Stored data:
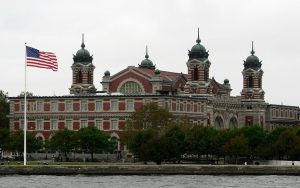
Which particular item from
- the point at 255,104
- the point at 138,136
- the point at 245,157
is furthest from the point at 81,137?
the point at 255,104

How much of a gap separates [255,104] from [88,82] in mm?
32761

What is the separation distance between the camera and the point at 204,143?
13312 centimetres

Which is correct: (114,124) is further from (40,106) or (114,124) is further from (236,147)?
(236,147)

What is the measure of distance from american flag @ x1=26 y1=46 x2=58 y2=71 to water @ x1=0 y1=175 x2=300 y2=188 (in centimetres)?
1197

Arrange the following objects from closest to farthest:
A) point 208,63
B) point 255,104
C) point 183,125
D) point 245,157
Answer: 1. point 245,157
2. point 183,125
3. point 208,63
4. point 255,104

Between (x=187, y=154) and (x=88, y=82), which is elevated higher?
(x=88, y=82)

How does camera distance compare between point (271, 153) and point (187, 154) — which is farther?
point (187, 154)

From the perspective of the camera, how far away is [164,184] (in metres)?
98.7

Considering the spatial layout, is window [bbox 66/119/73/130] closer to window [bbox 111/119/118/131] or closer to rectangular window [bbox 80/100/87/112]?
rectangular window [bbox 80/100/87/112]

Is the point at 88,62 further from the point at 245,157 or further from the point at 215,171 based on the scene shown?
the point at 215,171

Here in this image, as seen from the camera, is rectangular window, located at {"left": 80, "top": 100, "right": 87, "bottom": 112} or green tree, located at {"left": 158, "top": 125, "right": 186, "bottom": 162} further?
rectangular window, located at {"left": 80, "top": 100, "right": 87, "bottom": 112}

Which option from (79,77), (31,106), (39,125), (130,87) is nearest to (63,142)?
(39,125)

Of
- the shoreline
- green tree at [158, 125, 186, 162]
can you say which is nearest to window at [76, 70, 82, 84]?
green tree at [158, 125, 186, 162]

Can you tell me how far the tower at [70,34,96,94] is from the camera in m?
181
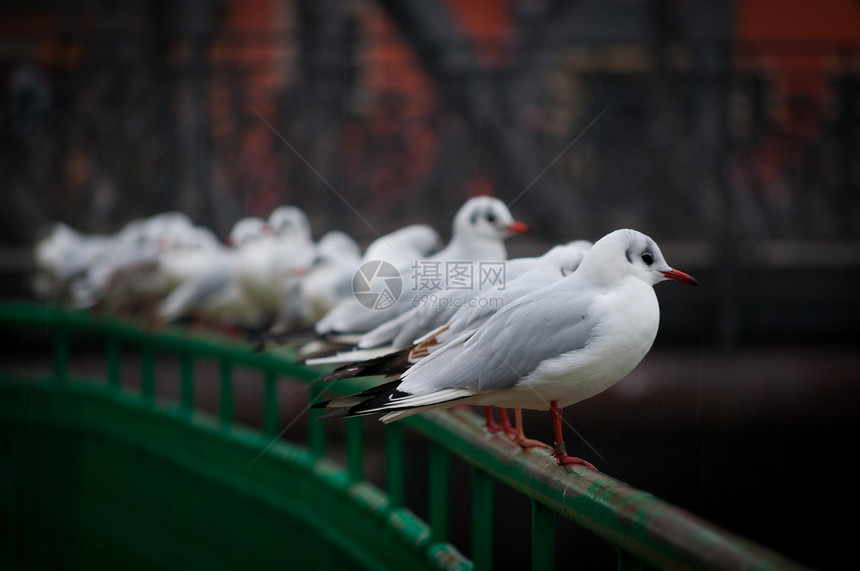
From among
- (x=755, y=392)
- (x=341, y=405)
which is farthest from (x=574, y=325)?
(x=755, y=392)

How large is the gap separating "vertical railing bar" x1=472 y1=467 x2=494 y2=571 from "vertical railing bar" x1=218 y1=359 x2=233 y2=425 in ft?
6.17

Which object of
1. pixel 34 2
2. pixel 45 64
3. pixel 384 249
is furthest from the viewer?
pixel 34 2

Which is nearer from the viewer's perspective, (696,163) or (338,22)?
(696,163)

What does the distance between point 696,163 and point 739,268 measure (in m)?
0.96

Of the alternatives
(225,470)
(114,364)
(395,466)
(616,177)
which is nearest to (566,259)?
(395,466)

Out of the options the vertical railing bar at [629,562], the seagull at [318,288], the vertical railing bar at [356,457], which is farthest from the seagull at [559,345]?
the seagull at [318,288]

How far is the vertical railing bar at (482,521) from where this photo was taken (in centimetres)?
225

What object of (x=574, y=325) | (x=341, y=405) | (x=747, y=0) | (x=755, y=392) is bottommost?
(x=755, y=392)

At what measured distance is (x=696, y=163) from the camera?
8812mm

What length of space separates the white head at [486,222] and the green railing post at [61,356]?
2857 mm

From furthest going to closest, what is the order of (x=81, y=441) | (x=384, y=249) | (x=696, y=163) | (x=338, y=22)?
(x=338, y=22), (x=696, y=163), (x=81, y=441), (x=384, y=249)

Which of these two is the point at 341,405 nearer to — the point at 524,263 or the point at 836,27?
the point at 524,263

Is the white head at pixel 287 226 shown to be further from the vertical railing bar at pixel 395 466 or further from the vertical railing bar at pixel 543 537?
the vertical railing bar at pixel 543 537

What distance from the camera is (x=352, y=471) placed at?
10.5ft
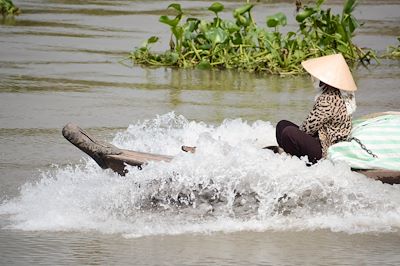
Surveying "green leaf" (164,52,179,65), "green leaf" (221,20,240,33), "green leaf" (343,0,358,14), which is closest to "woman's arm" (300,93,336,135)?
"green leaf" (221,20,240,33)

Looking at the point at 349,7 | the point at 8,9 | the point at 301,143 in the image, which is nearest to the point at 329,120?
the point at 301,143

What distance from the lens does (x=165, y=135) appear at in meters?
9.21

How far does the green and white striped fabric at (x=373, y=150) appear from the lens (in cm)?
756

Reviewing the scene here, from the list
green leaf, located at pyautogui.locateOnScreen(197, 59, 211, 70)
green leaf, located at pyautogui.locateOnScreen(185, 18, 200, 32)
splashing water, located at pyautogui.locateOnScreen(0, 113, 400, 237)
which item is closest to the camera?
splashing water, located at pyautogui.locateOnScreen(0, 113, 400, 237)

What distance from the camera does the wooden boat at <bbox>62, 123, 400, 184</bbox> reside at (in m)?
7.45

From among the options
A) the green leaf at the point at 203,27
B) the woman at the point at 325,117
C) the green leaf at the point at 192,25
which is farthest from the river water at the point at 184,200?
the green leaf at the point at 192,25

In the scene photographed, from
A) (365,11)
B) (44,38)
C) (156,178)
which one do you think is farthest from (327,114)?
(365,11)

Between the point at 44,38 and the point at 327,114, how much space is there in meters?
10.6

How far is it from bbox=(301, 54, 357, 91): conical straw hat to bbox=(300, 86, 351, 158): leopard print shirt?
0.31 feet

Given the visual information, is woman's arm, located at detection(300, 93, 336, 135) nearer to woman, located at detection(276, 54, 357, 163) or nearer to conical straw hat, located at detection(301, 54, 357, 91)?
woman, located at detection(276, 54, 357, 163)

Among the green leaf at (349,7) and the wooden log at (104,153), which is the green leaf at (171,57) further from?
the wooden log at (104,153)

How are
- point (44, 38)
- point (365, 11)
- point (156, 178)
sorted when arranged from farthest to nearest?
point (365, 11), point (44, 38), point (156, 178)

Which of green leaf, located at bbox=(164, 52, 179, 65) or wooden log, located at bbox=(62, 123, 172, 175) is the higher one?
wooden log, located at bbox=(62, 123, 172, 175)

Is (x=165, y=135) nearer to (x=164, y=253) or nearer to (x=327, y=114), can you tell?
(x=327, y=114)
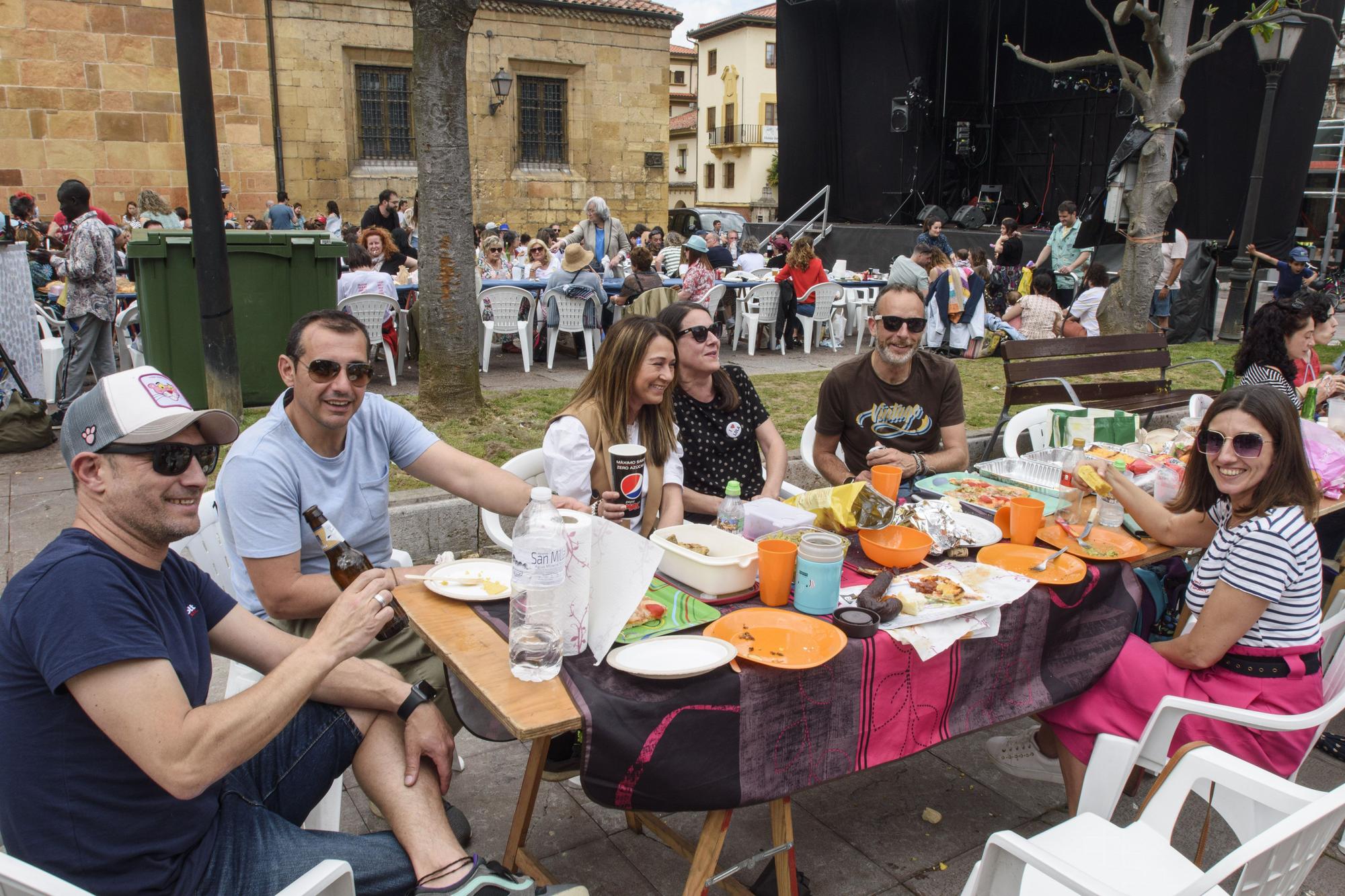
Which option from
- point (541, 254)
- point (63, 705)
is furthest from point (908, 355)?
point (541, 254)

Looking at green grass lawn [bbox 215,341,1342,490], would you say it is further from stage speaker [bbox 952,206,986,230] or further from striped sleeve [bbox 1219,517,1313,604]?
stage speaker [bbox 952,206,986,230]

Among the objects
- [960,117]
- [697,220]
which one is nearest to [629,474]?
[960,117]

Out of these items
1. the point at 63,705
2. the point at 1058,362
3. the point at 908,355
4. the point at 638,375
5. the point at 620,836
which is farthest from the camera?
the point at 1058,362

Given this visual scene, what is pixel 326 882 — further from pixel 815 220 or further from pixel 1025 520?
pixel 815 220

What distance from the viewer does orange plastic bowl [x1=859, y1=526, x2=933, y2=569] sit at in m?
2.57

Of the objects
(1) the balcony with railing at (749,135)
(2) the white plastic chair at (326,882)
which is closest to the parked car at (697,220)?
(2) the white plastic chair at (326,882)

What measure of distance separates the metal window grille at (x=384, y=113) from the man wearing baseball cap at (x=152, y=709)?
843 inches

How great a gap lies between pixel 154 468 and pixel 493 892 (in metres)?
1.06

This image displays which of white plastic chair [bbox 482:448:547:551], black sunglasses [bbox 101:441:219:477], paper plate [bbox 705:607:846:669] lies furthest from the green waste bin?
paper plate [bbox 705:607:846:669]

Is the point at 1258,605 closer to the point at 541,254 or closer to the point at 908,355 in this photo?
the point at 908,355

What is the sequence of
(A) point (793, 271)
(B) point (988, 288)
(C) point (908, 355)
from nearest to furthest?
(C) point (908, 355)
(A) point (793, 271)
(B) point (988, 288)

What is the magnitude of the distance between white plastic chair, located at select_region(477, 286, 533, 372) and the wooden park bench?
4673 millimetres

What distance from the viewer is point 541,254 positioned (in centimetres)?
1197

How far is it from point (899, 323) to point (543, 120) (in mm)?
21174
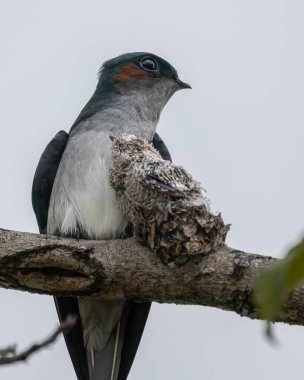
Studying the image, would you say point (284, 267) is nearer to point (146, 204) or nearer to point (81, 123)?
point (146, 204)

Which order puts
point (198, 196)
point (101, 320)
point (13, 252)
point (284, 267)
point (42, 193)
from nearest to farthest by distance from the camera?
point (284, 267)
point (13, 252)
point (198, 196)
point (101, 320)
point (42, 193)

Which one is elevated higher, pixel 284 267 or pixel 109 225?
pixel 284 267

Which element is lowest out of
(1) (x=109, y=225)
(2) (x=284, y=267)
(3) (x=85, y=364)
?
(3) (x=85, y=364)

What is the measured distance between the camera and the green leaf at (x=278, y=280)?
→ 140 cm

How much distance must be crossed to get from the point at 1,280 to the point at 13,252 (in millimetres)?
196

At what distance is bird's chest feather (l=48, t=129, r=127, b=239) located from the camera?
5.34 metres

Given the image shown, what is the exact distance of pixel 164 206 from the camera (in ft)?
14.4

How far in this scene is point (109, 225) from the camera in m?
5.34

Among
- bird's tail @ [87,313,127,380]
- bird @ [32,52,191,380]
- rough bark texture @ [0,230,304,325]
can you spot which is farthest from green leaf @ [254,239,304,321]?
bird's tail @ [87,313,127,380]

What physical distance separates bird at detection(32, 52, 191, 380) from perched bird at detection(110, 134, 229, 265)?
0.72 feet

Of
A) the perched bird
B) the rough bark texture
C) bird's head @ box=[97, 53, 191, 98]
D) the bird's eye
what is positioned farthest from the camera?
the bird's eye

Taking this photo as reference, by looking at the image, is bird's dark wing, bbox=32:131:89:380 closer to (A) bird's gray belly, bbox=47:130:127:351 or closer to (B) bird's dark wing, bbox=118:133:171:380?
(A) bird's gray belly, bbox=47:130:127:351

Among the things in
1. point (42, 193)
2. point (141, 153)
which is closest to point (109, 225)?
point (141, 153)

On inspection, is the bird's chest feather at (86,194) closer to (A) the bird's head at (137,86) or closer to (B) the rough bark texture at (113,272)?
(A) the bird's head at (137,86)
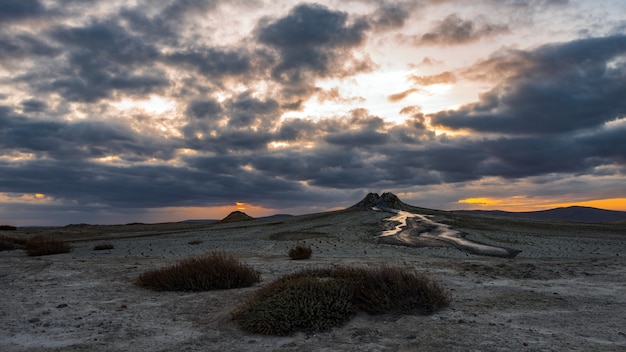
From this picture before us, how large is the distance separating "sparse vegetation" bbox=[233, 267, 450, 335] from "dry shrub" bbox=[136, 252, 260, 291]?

*Problem to solve*
Return every line of the stored data that contains the word "located".

*Full solution*
Here in this image, as seen from the camera, is rectangular window, located at {"left": 80, "top": 100, "right": 87, "bottom": 112} or green tree, located at {"left": 158, "top": 125, "right": 186, "bottom": 162} further?
rectangular window, located at {"left": 80, "top": 100, "right": 87, "bottom": 112}
green leaf, located at pyautogui.locateOnScreen(197, 59, 211, 70)
green leaf, located at pyautogui.locateOnScreen(185, 18, 200, 32)
splashing water, located at pyautogui.locateOnScreen(0, 113, 400, 237)
splashing water, located at pyautogui.locateOnScreen(0, 113, 400, 237)
Given the visual information, is woman's arm, located at detection(300, 93, 336, 135) nearer to woman, located at detection(276, 54, 357, 163) or nearer to conical straw hat, located at detection(301, 54, 357, 91)?
woman, located at detection(276, 54, 357, 163)
Which of green leaf, located at bbox=(164, 52, 179, 65) or wooden log, located at bbox=(62, 123, 172, 175) is the higher one?
wooden log, located at bbox=(62, 123, 172, 175)
What is the magnitude of the distance between white plastic chair, located at select_region(477, 286, 533, 372) and the wooden park bench?
At what distance is bird's chest feather (l=48, t=129, r=127, b=239) located from the camera?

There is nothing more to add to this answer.